中にいた3人のうち二人は高橋キャプテンと同じクラスなのだという。そして、常習の3人だということを聞いた。ずっと夜遅くになってから親たちが引き取りに来て、彼ら3人は家庭へと戻った。学校で発見されたのは初めてだったらしいが、この学校の3年生の中では誰もが知っているごく当たり前な光景になっていたのだという。家庭に返すのではなく、病院か警察に連れて行くべきではないのかと職員室では判断を迷った。が、最後は管理職たちが決定して家庭に戻す決断をしたと聞いた。

 この3人はその後、修学旅行には参加したものの2学期になると学校に顔を見せなくなってしまった。卒業式にも参加できず卒業後も不安定な生活を続ける結果となった。あの頃……、シンナーが原因で廃人と化す子供達がいたのだ。家庭に返すという決断が果たして正しい選択だったのか。家庭がしっかりとケアできる状態だったのか。学校ができることとできないこととの境目が、そして学校は何をすべきなのかを考えさせられた出来事だった。

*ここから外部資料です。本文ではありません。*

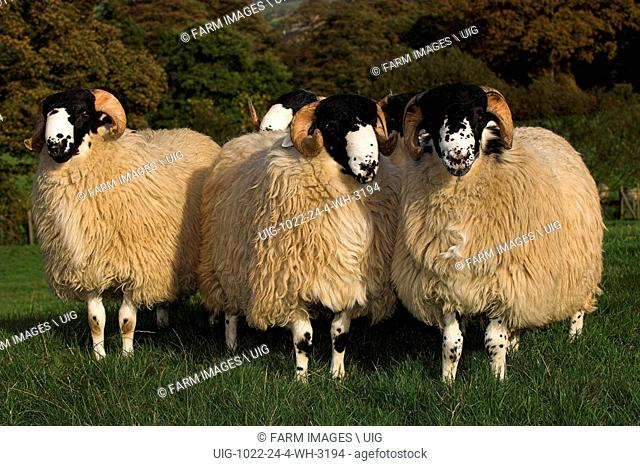 Rough Fell ram lambs ready for autumn sales Sedbergh Cumbria. (Photo by: Wayne Hutchinson/Farm Images/UIG)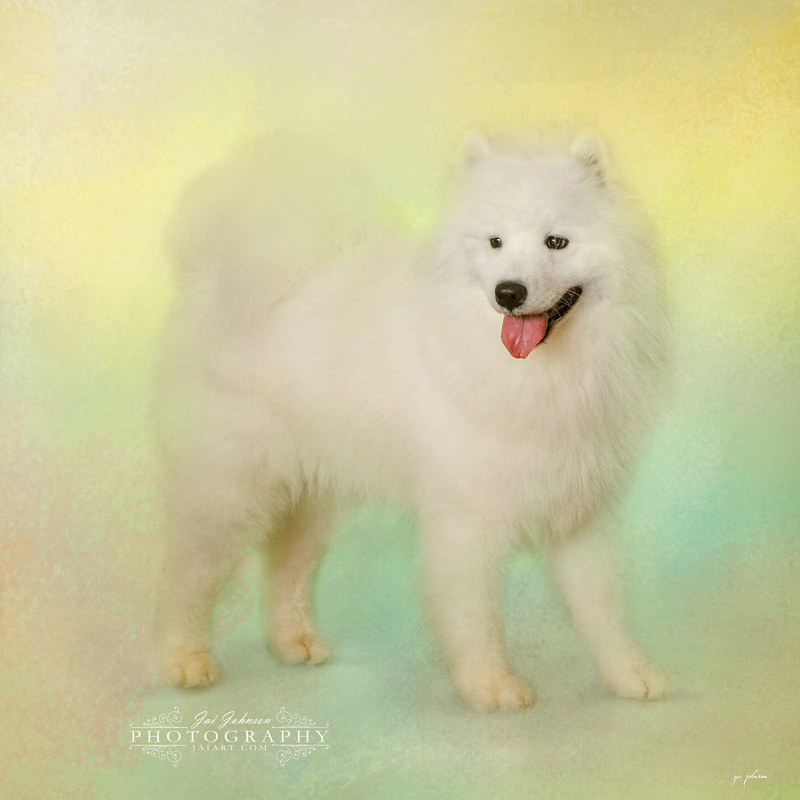 Samoyed In Spring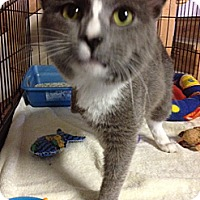 Adopt A Pet :: Tripp - Byron Center, MI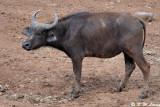 Buffalo (DSC_7856)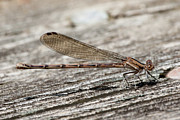 Dragonfly Macro Photos - Dragon by David Hahn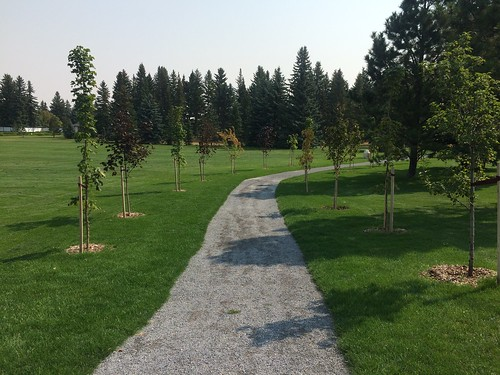 Lethbridge - Henderson Lake walk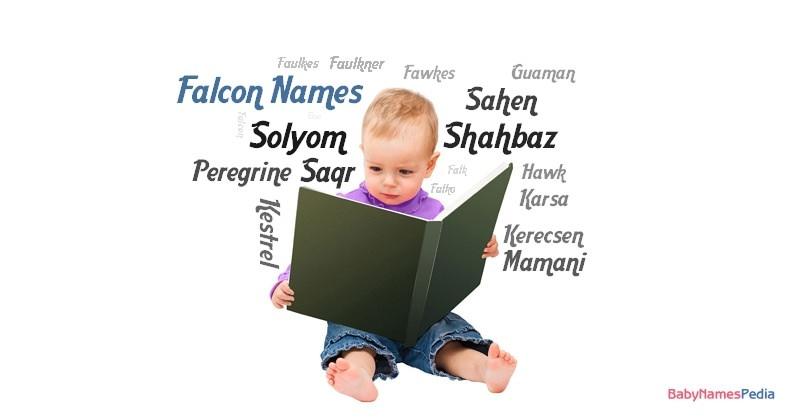 Falcon Names for Boys at Baby Names Pedia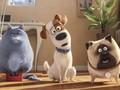 Lima Rekomendasi Film Akhir Pekan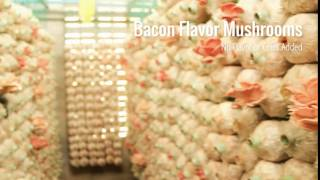 BACON MUSHROOMS by Sonoran Mushroom Company in Tucson, AZ
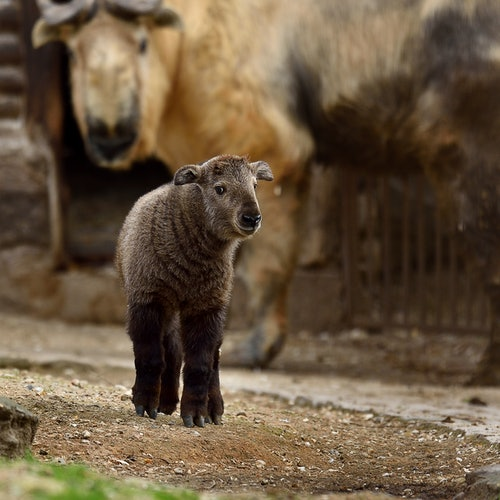 Ménagerie, Zoo del Jardin des Plantes: Sin colas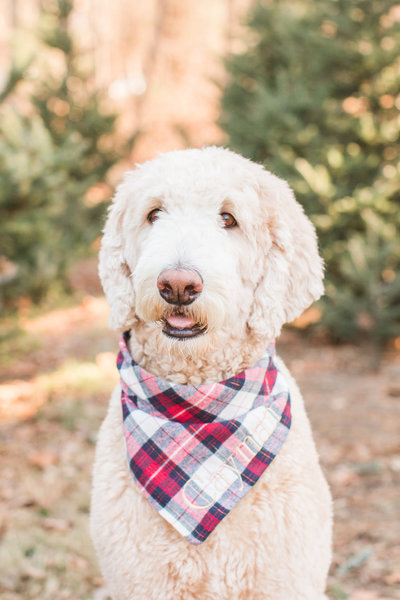 White Goldendoodle wearing a plaid scarf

学校内でやるからダメなのでなく、学校内でさえしてしまうほど我慢できない状態になっていることがダメなのだと、家庭にも関係機関にも強く発信しなければいけない。北田先生はそう思った。学年代表をしていた年配の先生は、学校としての対応の難しさがあるのだと歯切れの悪い言い方をしていた。自分達教師を含めた学校の無力さを嘆く言い方だった。

 

この年、野球部は全敗でシーズンを終えた。3年生の高橋キャプテンにとっては最後まで勝てない部活動で終わってしまった。それでも彼には絶大な信頼を寄せる後輩が9人もいたのだ。その一つだけでも彼はすばらしいキャプテンだったと言えるだろう。そして、北田先生のノックの技術が格段に上がったのは特筆に値することだった。なんと、真上にキャッチャーフライを打ち上げることもできるようになったのだ。

 

 北田先生は、この中学校で臨時採用教員をもう一年務め、その間に再度教員採用試験を受けたのだが合格させてはもらえなかった。実際に担任を経験しているにもかかわらず、本採用にはしてもらえない理不尽さを同僚の教師たちは嘆いてくれた。それでも何も変わることはなく、相変わらず臨時採用の形のままなのだが、その次の年には別の中学校で勤務することになった。